Positivamente en los últimos años se ha evidenciado que el área de bosques bajo propiedad de pueblos indígenas y comunidades locales aumentó. Aproximadamente 146 millones de hectáreas de tierras forestales en América Latina están bajo propiedad comunitaria (RRI, 2008).

Pero a pesar de este avance, el reconocimiento de los derechos de los pueblos indígenas y comunidades locales a su territorio, aun es insuficiente ya que la transferencia de los derechos sobre las tierras forestales de gobiernos se incrementa lenta y desigualmente. En América del Sur, Brasil y Ecuador hicieron las mayores reformas por ejemplo.

Si bien existen adelantos en las políticas para fortalecer la tenencia forestal local, debido a instrumentos como la Declaración de las Naciones Unidas sobre los Derechos de los Pueblos Indígenas adoptada en 2007, dichas reformas podrían tener un impacto mayor en los ingresos locales, la conservación y el manejo de los bosques.

Hasta hoy el papel que cumplen los bosques en la reducción de la pobreza, no es considerado en el diseño de programas y políticas de desarrollo en la región.

Una implementación apropi¬ada de reformas a la tenencia forestal, puede beneficiar a millones de personas en zonas rurales, reparar injusticias pasadas y fomentar un manejo forestal sostenible. Además, ayudará a combatir los conflictos y las guerras; la pobreza y enfrentar el cambio climático (RRI, 2008).

Muchos desafíos aparecen frente a la reforma de la tenencia forestal: la falta de avances en los derechos que complementan a las reformas, una implementación inadecuada de las reformas existentes; la enorme demanda de tierras para la producción de biocombustibles; la competencia dentro de, y entre, las comunidades forestales y un débil desempeño de los gobiernos en promover las reformas.

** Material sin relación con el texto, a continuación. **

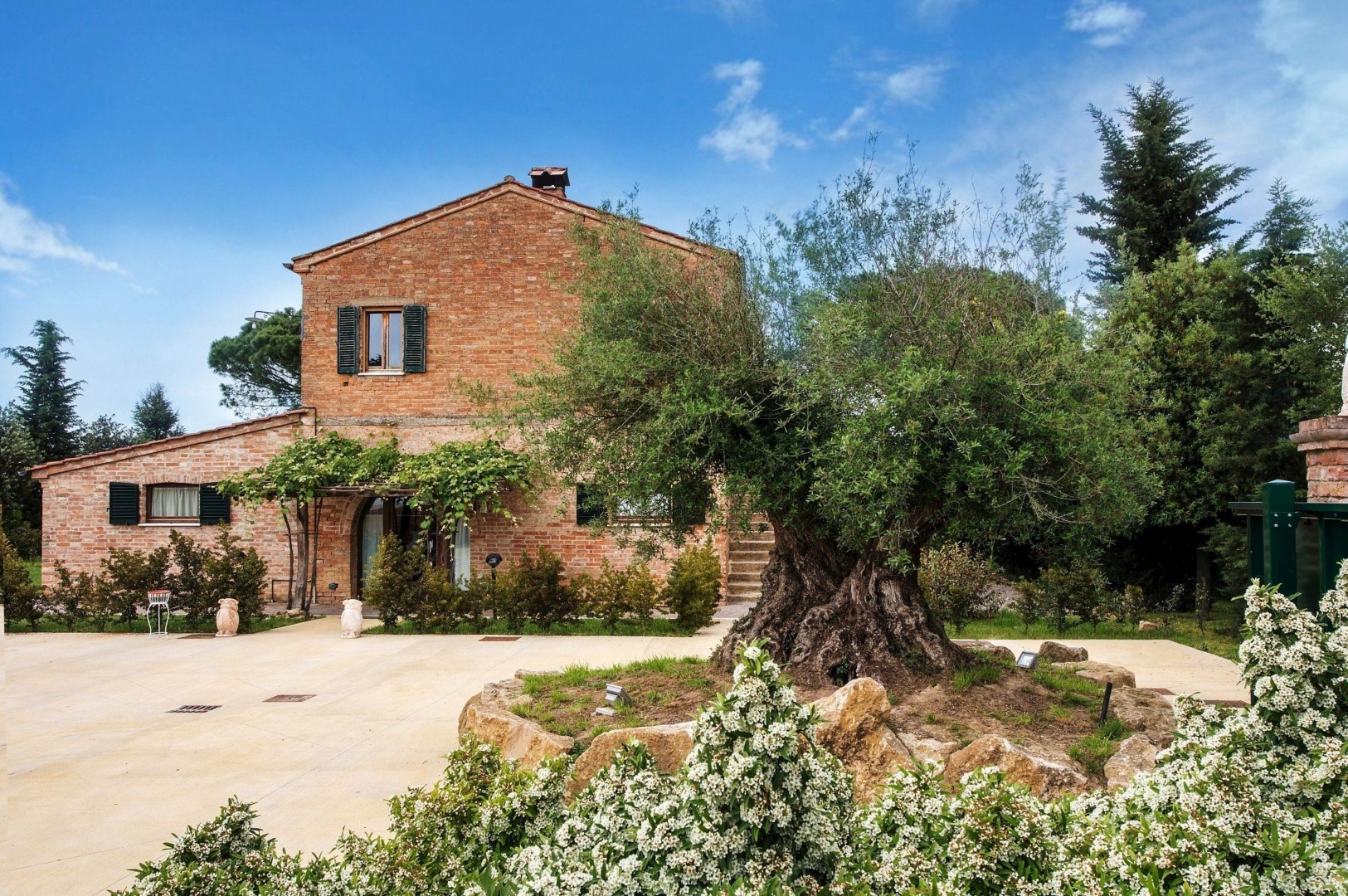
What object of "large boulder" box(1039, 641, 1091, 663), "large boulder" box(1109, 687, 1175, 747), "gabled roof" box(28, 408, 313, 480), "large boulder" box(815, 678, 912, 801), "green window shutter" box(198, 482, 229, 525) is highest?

La UICN promueve una mejor comprensión del papel que cumplen los bosques en el mantenimiento de los medios de vida de los pobladores rurales pobres. En colaboración con comunidades locales y gobiernos nacionales, busca también un mayor acercamiento hacia actores del sector privado, para contribuir a asegurar que los derechos y la tenencia sean adecuadamente abordados en sus estrategias y operaciones.